Segment Start: Excerpt to read

This Kafkaesque transformation (Metamorphosis was published in 1915) gradually leads to the breakdown of his relationships with his wife, his alienation from the few acquaintances who are permitted to see his strange face and the constant questioning of his own sanity. The novel takes on a more of a Gothic feel as Arthur, locked in his room by his wife by day, increasingly becomes a creature of the night. One evening he wanders back to the churchyard where the transformation took place and meets a stranger with the odd name of Herbert Herbert. Herbert is startled when he catches a glimpse of Lawson’s face in the moonlight and invites him to his house which is a strange wooden place where you are perpetually aware of the noise of the river Widderstone tumbling into a great black reed-ridden pool.
Herbert reveals to Lawson that Sabathier committed suicide and thus was buried in unconsecrated ground. He gives Lawson a tatty, stained pamphlet which purports to be Sabathier’s autobiography. It seems he was a French Huguenot, something of a rogue, a privateer and a philanderer. From a drawing in the pamphlet Arthur realises that it is Sabathier’s features that he has taken on. Arthur slowly finds himself again when he goes to stay for a while with the eccentric Herbert and his sister, Grisel, with whom he falls in love. De la Mare doesn’t really explain why Lawson and Grisel feel they have to part with Lawson dragging himself back home. Maybe it was out of a sense of duty towards his sixteen year old daughter, Alice, who seems to be the only family member Lawson cares for.
I must say I struggled with this book and wished it was only a short story, which might have worked better. The initial premise is intriguing but De La Mare doesn’t really develop it. The plotting is weak and the novel is dominated by long rambling philosophical reflections on identity, the nature and purpose of life, the power of evil, the nature of death, the possibility of another plane of existence and reincarnation, all of which fail to come to any real conclusion. This is Herbert speaking, for instance:
We are so much the slaves of mere repetition. Here is life – yours and mine – a kind of plenum in vacuo. It is only when we begin to play the eavesdropper, when something goes askew; when one of the sentries on the frontier of the unexpected shouts a hoarse “Qui vive?” – it is only then we begin to question; to prick our aldermen and pinch the calves of our kings. Why, who is there can answer to anybody’s but his own satisfaction just that one fundamental question – Are we the prisoners, the slaves, the inheritors, the creatures, or the creators of our bodies? Fallen angels or horrific dust? As for identity or likeness or personality, we have only our neighbours’ nod for them, and our precarious memory – (p 116).
I found the ending most unsatisfactory. The story just comes to a stop with innumerable unanswered questions. Perhaps, though, that is the essence of genres dealing with the supernatural.

Segment End: Excerpt to read

Reproduce everything in the review of the de la Mare novel from "I found the" down to "with the supernatural.", word for word. The entries are not connected to the review of the de la Mare novel.

Segment Start: Extracted information

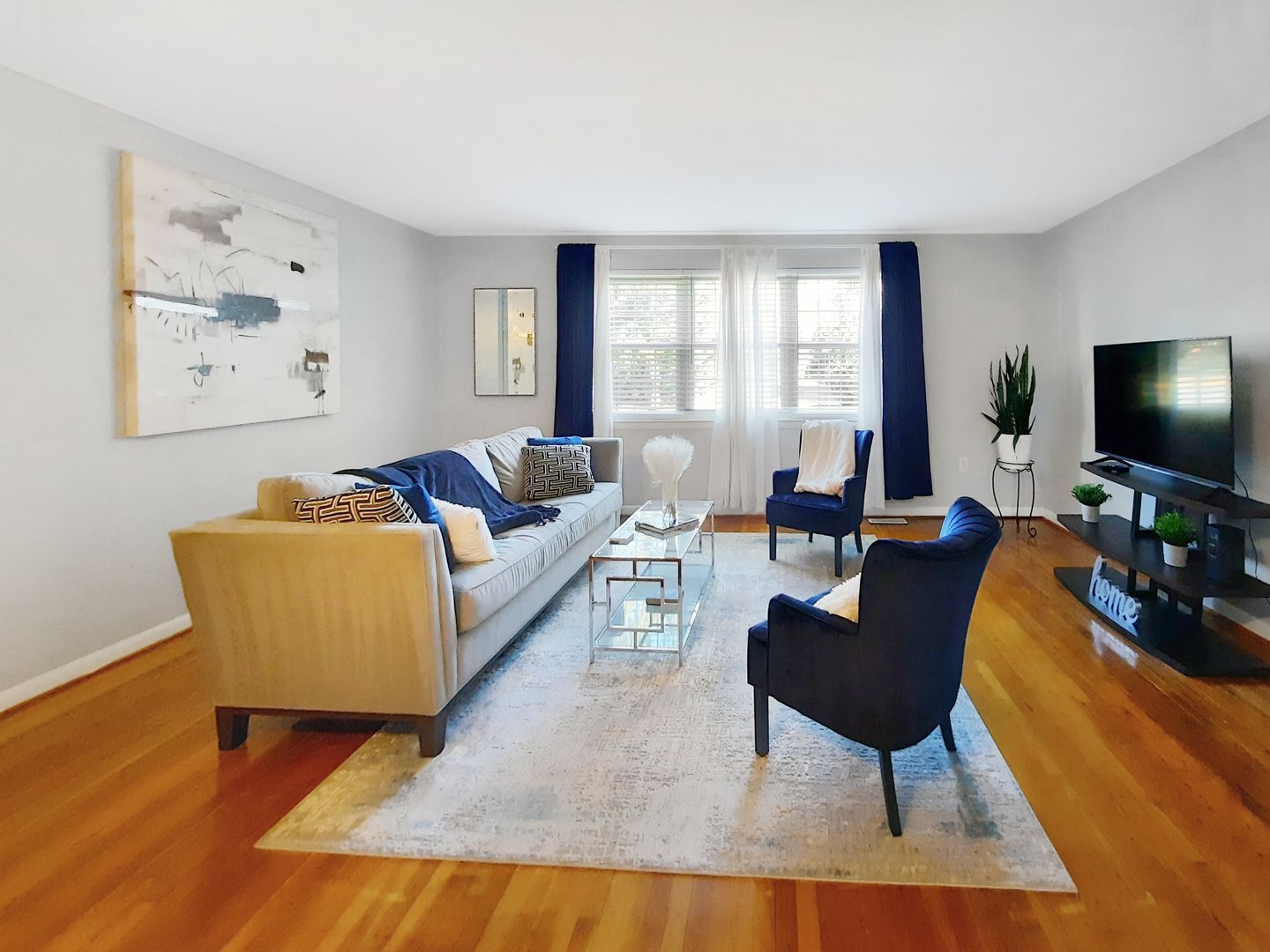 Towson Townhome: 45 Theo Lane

Segment End: Extracted information
Segment Start: Extracted information

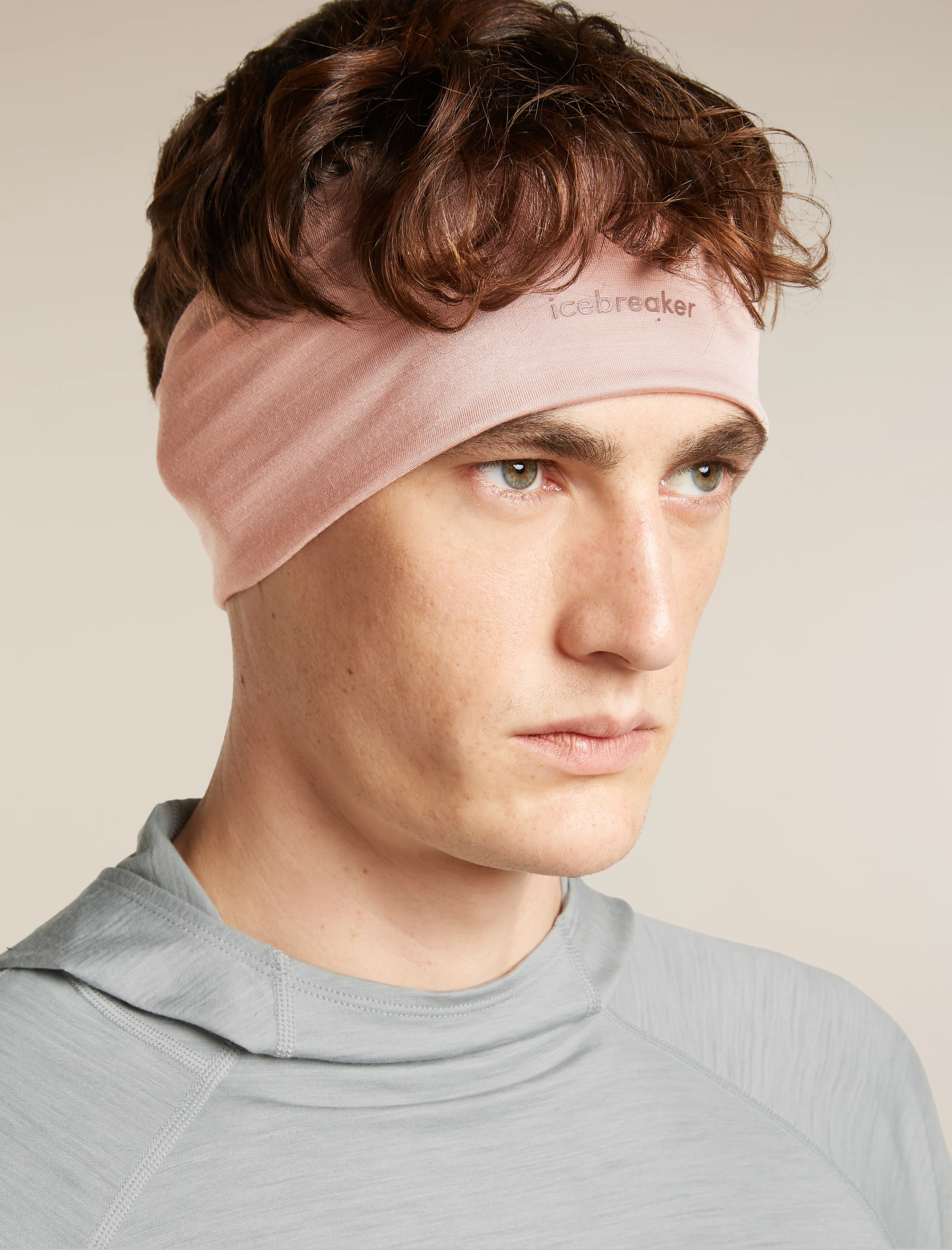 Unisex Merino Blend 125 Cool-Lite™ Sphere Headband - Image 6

Segment End: Extracted information

## Output of the task
I found the ending most unsatisfactory. The story just comes to a stop with innumerable unanswered questions. Perhaps, though, that is the essence of genres dealing with the supernatural.